What does the function prune2() do?

Open zhaokang0826 opened this issue 7 years ago • 1 comments

From the wiki, I know the function prune2() is to improve online search speed. But when I read the code, I do not know what happened, and how does the function improve online search speed? Can you give more details?

Jun 21 '18 11:06 zhaokang0826

I don't recommend work upon prune2 or trying to understand it as the code hasn't been touched or used for long.

The idea is to speedup searching process by making the graph smaller. Recall that during search, when we arrive upon a point (graph node), we visit all it's neighbors. So the less neighbors we have the faster we become (and most times also less accurate). The original graph is a regular one, in that all nodes have the same number (M) of neighbors. Because the local geometry is very different from point to point in a high-dimensional space, it's not hard to imagine all those M neighbors are not equally useful in all cases. Prune2 tries to exploit this idea, and remove the neighbors that are less useful in generating better k-NN approximations.

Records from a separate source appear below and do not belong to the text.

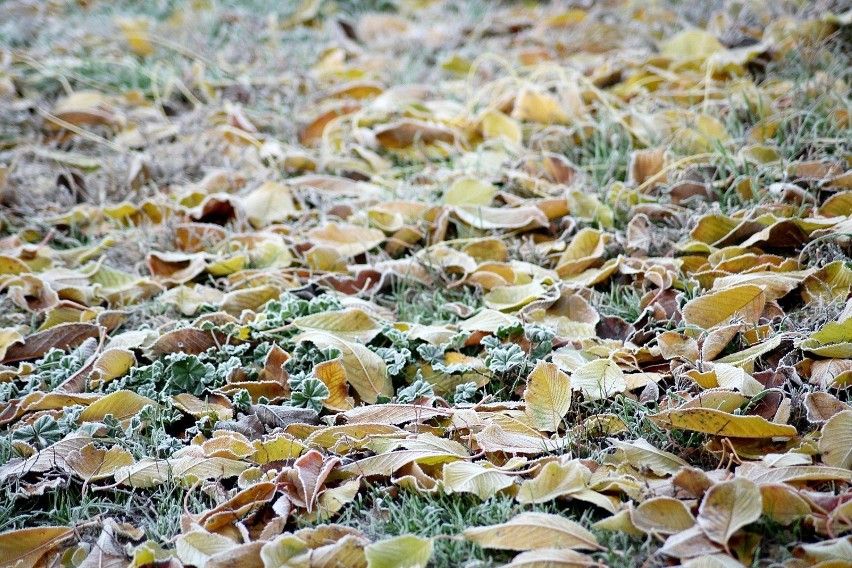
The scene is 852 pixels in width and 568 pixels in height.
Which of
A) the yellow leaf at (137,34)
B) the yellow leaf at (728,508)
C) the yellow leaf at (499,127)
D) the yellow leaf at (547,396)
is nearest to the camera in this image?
the yellow leaf at (728,508)

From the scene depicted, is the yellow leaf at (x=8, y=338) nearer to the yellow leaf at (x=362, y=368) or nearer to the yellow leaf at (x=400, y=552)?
the yellow leaf at (x=362, y=368)

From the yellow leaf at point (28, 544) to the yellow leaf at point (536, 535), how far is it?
711 millimetres

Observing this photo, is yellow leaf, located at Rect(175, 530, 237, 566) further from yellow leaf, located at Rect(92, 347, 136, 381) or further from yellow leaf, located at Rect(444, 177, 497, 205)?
yellow leaf, located at Rect(444, 177, 497, 205)

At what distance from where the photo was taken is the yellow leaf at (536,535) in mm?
1281

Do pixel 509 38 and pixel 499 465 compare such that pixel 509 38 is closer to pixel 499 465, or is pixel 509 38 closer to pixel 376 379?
pixel 376 379

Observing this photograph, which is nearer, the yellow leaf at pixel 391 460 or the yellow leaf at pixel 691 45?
the yellow leaf at pixel 391 460

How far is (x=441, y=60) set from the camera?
3729 millimetres

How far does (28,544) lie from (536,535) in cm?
84

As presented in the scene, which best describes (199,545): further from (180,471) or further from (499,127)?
(499,127)

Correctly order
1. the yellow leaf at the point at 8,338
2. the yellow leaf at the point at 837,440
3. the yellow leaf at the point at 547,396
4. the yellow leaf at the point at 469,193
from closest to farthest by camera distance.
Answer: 1. the yellow leaf at the point at 837,440
2. the yellow leaf at the point at 547,396
3. the yellow leaf at the point at 8,338
4. the yellow leaf at the point at 469,193

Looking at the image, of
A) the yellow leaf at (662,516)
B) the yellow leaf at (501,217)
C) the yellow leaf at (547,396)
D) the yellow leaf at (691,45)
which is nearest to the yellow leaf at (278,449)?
the yellow leaf at (547,396)

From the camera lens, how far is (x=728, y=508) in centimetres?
127

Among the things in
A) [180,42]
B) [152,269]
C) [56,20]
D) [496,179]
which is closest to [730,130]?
[496,179]

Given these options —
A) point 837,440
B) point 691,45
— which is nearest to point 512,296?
point 837,440
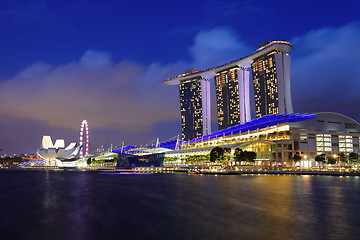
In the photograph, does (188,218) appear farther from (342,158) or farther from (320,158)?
(342,158)

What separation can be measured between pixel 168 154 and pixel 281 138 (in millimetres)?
65151

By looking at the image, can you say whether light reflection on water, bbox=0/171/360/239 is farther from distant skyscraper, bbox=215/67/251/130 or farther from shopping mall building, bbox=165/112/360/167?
distant skyscraper, bbox=215/67/251/130

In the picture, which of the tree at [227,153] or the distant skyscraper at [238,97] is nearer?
the tree at [227,153]

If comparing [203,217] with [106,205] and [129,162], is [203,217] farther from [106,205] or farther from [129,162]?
[129,162]

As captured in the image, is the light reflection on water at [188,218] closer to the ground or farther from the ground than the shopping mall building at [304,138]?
closer to the ground

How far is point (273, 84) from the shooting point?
160 metres

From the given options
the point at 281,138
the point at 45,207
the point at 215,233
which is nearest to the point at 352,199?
the point at 215,233

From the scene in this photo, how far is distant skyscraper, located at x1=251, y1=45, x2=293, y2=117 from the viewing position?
154250 mm

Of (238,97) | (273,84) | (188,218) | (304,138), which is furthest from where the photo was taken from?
(238,97)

More specifically, prune2 tries to compute a subgraph G' of the orignal graph G of the same nodes, such that immediate neighbors in G are separated by at most 1 extra step in G'. In other words, if B is A's neighbor in G, then either B is A's neighbor in G' or B is A's neighbor C's neighbor in G'.

Say we are at A, and say if B is a close neighbor to our query that would make an improvement of the current results. With graph G, B is found without any problem. We have reason to believe that because both B and A (by the fact that it has been visited at all) are both near neighbors to the query, their common neighbor C might well be a near neighbor to the query, too, and is likely to have been visited or will be visited in the future. Once C is reached, B will be reached, too, and we don't miss any information by pruning B.

Jun 22 '18 21:06 aaalgo